Joey has been producing herbal teas – or tisanes; some purists will say only black tea is tea, so tisane is the correct term – in Mono since 2015. He’s part of a small but dedicated industry of local growers and purveyors who have created enough herbal, black and other tea blends to keep us all brewing for years.

Fellow Mono tea lover and gardening expert, Julia Dimakos, captures the momentum in her recently released DIY guide called Tea Gardening for Beginners, with tips for planting, growing and drying tea ingredients.

For Joey growing, creating and drinking herbal tea go well beyond those acts themselves. “It can deepen our relationship with the natural world.” Indeed, whether you’re just reflecting on the landscape outside your window or getting your routine Earl Grey caffeine hit first thing in the morning, you’re tapping into a horticultural and cultural tradition dating back thousands of years to China. Black, oolong, white and green tea all derive from the leaves or leaf buds of two varieties of the Camellia sinensis plant and are left to oxidize for different lengths of time. Black tea is left to oxidize the longest, resulting in a rich flavour and longer shelf life, says Maggie Morrison of Clearview Tea Co., which she founded in Creemore in 2012 with her mother, Rebecca Brown.

The tea plant isn’t hardy enough to grow in our Zone 5, so professional and amateur tea growers focus on a range of other plants. Those who create blends based on black and other teas derived from Camellia sinensis source those tea leaves from Canadian and international growers. While Julia Dimakos does shares tips for growing Camellia sinensis in her new book (her publisher is in California, where it is possible to grow it outside), local readers can turn to more than two dozen other plants anyone with a sunny plot or windowsill can propagate.

Lavender is one of those plants showing up in local teapots, thanks to a mini-boom in lavender farms across Headwaters.
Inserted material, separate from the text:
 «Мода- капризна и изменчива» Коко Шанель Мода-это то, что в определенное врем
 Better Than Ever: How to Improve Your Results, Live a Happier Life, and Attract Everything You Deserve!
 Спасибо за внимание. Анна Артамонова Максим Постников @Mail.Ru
At Stonewell Lavender

Farm outside Erin, Lee Anne Downey has been creating teas using English lavender (Lavandula angustifolia) buds harvested from her fields since 2019. After being hung to dry for two weeks, the buds are separated from the stem and are ready to add to her gingerpeach, hibiscus-rosehip, and Earl Grey recipes. (For anyone concerned the flavour may be too floral, Lee Anne recommends steeping for a short time to start.)

“In the summertime we recommend an iced tea version made by steeping, removing the herbs and pouring over ice cubes.” Lee Anne also suggests various add-ons, including sparkling water and fruit syrup – for mocktails or even cocktails.

Grow your own

For those inspired by Joey and Lee Anne to nurture their own teas from the ground up, Julia’s guide is divided into sections on leaves, flowers, fruits and seeds, and roots commonly uses as teas. For her, growing these ingredients for tea was the next logical step as she tended to her family’s 7,000-square-foot kitchen garden. “I thought if I can grow my own food, why not grow plants that can be used for tea?” she says. “I started with mint and chamomile, and then increased from there. I expand my tea garden each year, adding new ingredients.”

Julia starts annuals such as roselle (also known as hibiscus), lemongrass, lemon verbena, holy basil and chamomile from fresh seeds each year. Mint, lemon balm, red clover, anise hyssop, sweet violets and strawberries are perennials and have no trouble growing in our climate. Julia has an orange tree that she grows indoors all winter, and then moves outside for the summer. “With some creativity you can grow just about anything,”

If starting plants from seed, Julia recommends doing so indoors in January or February to give them a head start on spring, placing them under a grow light or in a sunny southwest-facing window. Starter plants can be purchased at a nursery too. Her one major caveat: “I recommend growing mint in a large pot or it will take over your garden.